[Passage]
The “Womb-ish” God

May 13th, 2007

Gary Harder

 

Text:  

Psalm 36:7-9

Psalm 57:1-3

Deut. 32:10-13

 

Introduction

I was just a bit discombobulated. There I was, some years ago now, one of only two men amidst 200 women at a theology conference held at at Conrad Grebel University College. “Women doing theology” they named it, so it was perhaps not surprising that not many men applied. Except that the brochure stated specifically that they wanted men to attend in order to hear women doing theology. After all, throughout most of Christian history men have done theology and women have dared only listen in if they dared anything at all. Seemed fair to me, so I attended. Added incentive was that Lydia was one of the main presenters.

This same Lydia has commented often about what it feels like to be the only woman at a male dominated conference or committee – which is what church has mostly been until quite recently. “I won’t ever again be the only token woman at one of these meetings”, she has said more than once, and said with some passion.

I can be reasonably comfortable in various settings, including some in which I am in the minority, and even when I am surrounded only by women. So I sailed into the conference in good spirits, looking forward to some good theological stimulation. Until we got to the first hymn as we started our worship. I hadn’t expected my reaction or my sudden hesitation. I am a singer. I belt out my bass line loudly and with confidence – no doubt too loudly. But suddenly I hear an all female choir, a beautiful choir, but one with only melody and alto. A bass voice sounds like it will be an intrusion.

And suddenly I am discombobulated. It just doesn’t feel right to sing out an intrusive bass line into that swelling female sound. But I do want to sing. I have come to this conference to participate, not to be a spectator. Is that a mistake? Should I sing the alto line in my falsetto voice – something I can easily do – and therewith try to become like them in a way in which some women have felt they have had to become like men in order to compete in a man’s world? But that didn’t seem to have integrity.

I hesitantly venture a 1/4 volume bass line, and even so a few eyes turn my way. Are they eyes of welcome or of reproach? I am unsettled where I do not expect to be.

The women’s choir has become a metaphor. Over the centuries, probably ever since about thirty or so years after the death of Jesus, theology has been mostly a male choir performance with only one or two women’s voices daring meekly to squeak out a melody line before being immediately silenced. A male voice Gregorian chant is beautiful all on its own, I suppose, just like a women’s choir can be beautiful. But over the long run boring if that’s all you hear. In the long run limited and less than God intended, and maybe even oppressive and abusive.

Only two men among 200 women? “But it says ‘Women doing theology’. Why should we men come to hear women doing theology? And anyway, isn’t theology objective – it’s about God not about us, so what’s the point anyway? Theology is theology”. I suppose men forget that they have expected women to listen to their choir over all these centuries. And I suppose they forget that all thoughts about and experiences of God are filtered through our human-ness – which includes being either male or female. Which means that males and females just may have different insights into the nature of God.

On occasion I really enjoy singing in our TUMC male Quartet. I do enjoy the sounds and harmonies of an all male singing group. But not if those are the only sounds I hear. In the long run I want to sing in a mixed choir, and I long for the time when the world wide church, including the larger Mennonite church, invites women’s voices as a full part of a nicely balanced mixed theological choir.

Mothers Day

But what has any of that got to do with mothers day? I’m not sure. Maybe only that here again I am a male voice trying to sing a Mothers day song, and I’m a bit reluctant to sing too loudly. Mothers day Sunday morning is a bit tricky at the best of times.

[Description of the task] Extend the Mothers Day sermon, starting right after its final sentence.

[Records shown]
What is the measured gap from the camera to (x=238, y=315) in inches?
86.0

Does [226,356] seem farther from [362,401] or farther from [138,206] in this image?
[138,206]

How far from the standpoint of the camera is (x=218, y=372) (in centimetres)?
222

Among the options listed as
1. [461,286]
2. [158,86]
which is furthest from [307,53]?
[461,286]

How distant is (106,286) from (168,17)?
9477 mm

[Expected output]
It is a bit hard to know how to celebrate mothers day in the church. There is a “discomfort zone” surrounding it.

Mothers day was originally established as a day to emphasize world peace and disarmament. Men were getting the world into war after war. So some women in the United States got together to say there must be a better way. “Our country doesn’t have to be more macho than the next country”, they said. So mothers day was established as a day to focus on love and peace. It was a day started by women to focus on alternatives to war. It did not start out to honour mothers.

When I grew up the Sunday School took charge of the mothers day service in church. Sometimes we children had to recite poetry by memory. Very sentimental stuff. Mom as super mom. Mom as best mom in the world who does everything for us in the house and still has energy at the end of the day to tuck us into bed with a prayer and a hug.

It was good to honour our mothers. But even then there was some discomfort. Most moms did not see themselves as super moms. Many felt a lot of pain and some sense of failure in their mothering. Not all children turned out as the mothers wished.

And then there were the married women who couldn’t have children when they wanted them. Some children had died, and mother’s day highlighted agin their loss and their grief. Or there were single women who felt that they were seen as somehow incomplete for not being married and not being mothers. And there were single mothers who were made to feel badly because they didn’t fulfill the ideal picture of a family, the one with a man at the head of the home.

Some women have told me that they stay home from church on mothers day because it is too painful to be there. Is having perfect children, or having children in the first place, the only way to have value as a woman?

Its very hard to sing loudly on this one, which ever voice part you sing.

An affirmation

And yet, mothering is so central to all of life. Femaleness is so central to all of life. We need to and want to affirm and celebrate mothers and mothering and femaleness. We want to give thanks for our mothers. And most mothers want to give thanks for the privilege of mothering.

Can we do so without idealizing the perfect mother? Can we do so while allowing for and recognizing humanness and failure and pain? Can we do so without assigning worth and value to a woman only for being a mother?

Each of us has a unique relationship with our mothers, be they alive or already dead. We have various mixtures of gratitude and love and fond memories and anger and resentment and disappointment to deal with.

Likewise each mother has a unique relationship with each child. Each mother too has various mixtures of gratitude and love and fond memories and anger and resentment and disappointment to deal with.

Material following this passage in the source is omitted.